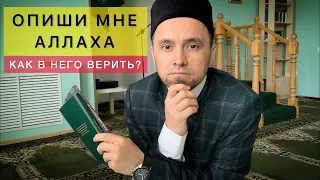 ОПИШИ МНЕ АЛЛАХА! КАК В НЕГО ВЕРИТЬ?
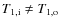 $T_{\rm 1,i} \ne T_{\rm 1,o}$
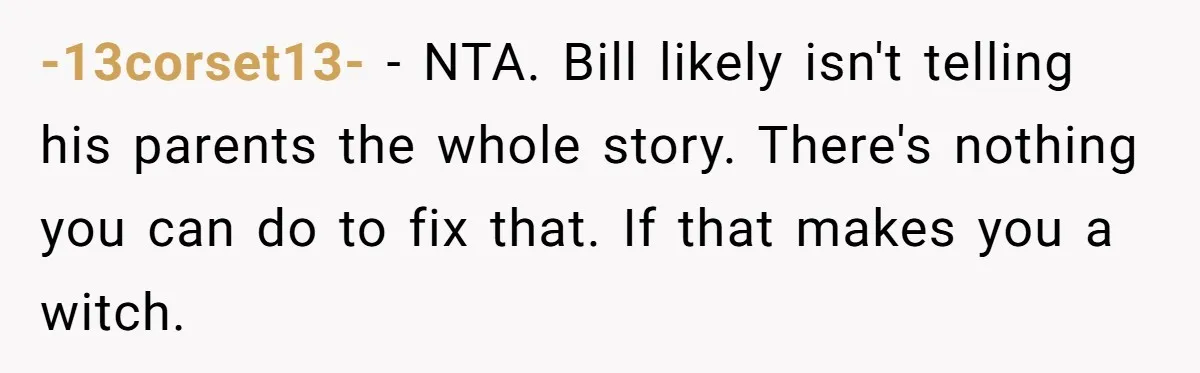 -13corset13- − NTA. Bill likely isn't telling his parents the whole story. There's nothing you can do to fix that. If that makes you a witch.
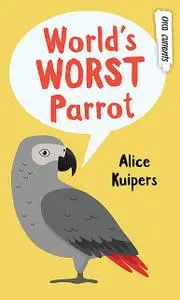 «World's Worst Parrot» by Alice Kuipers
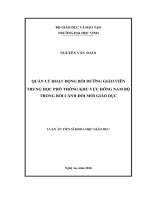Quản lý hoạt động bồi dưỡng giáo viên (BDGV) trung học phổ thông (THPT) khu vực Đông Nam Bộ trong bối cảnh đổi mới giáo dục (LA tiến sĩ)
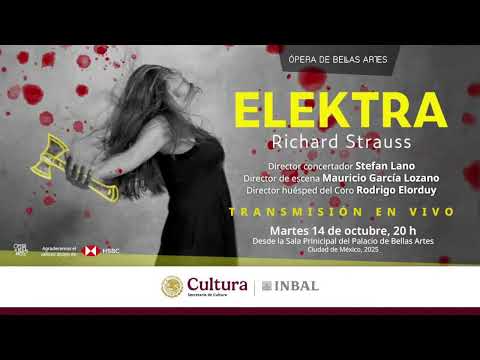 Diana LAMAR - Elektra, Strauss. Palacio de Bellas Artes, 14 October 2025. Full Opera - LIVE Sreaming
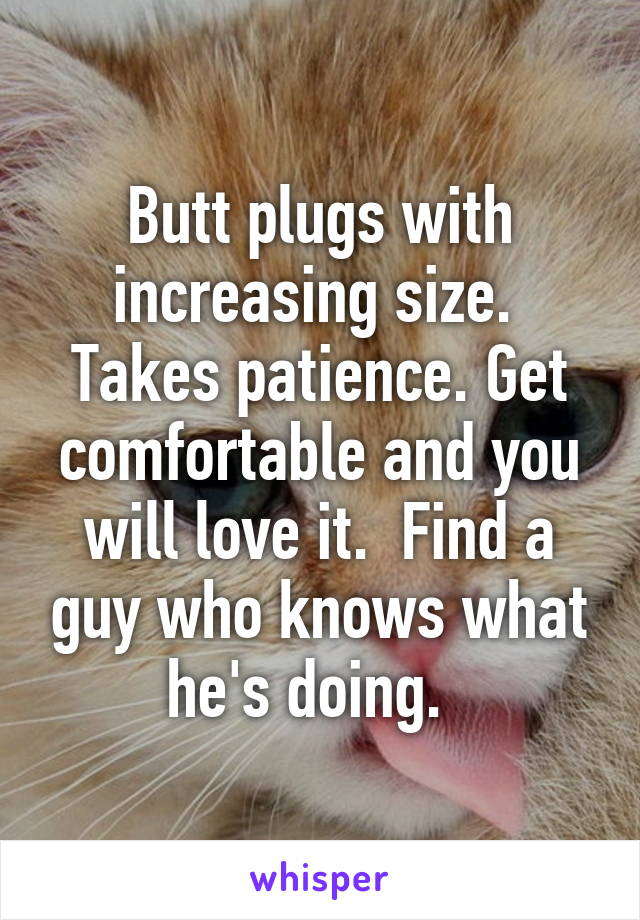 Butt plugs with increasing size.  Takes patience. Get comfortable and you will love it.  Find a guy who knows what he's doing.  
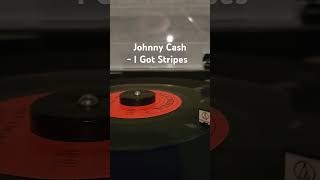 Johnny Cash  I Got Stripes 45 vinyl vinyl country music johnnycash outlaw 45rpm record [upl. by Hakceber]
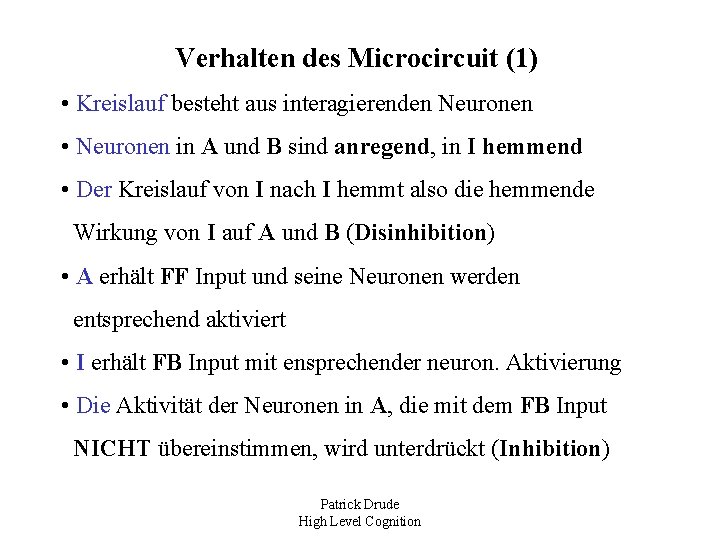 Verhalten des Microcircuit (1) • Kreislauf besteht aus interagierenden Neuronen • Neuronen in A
====================
● TASK PROMPT
Rewrite every line of the listing above, changing "Parrot" to "Penguin" and keeping all other text the same. Omit the pictures.

● RESULT OF THIS TASK
 ОПИШИ МНЕ АЛЛАХА! КАК В НЕГО ВЕРИТЬ?
 $T_{\rm 1,i} \ne T_{\rm 1,o}$
 -13corset13- − NTA. Bill likely isn't telling his parents the whole story. There's nothing you can do to fix that. If that makes you a witch.
 «World's Worst Penguin» by Alice Kuipers
Quản lý hoạt động bồi dưỡng giáo viên (BDGV) trung học phổ thông (THPT) khu vực Đông Nam Bộ trong bối cảnh đổi mới giáo dục (LA tiến sĩ)
 Diana LAMAR - Elektra, Strauss. Palacio de Bellas Artes, 14 October 2025. Full Opera - LIVE Sreaming
 Butt plugs with increasing size.  Takes patience. Get comfortable and you will love it.  Find a guy who knows what he's doing.  
 Johnny Cash  I Got Stripes 45 vinyl vinyl country music johnnycash outlaw 45rpm record [upl. by Hakceber]
 Verhalten des Microcircuit (1) • Kreislauf besteht aus interagierenden Neuronen • Neuronen in A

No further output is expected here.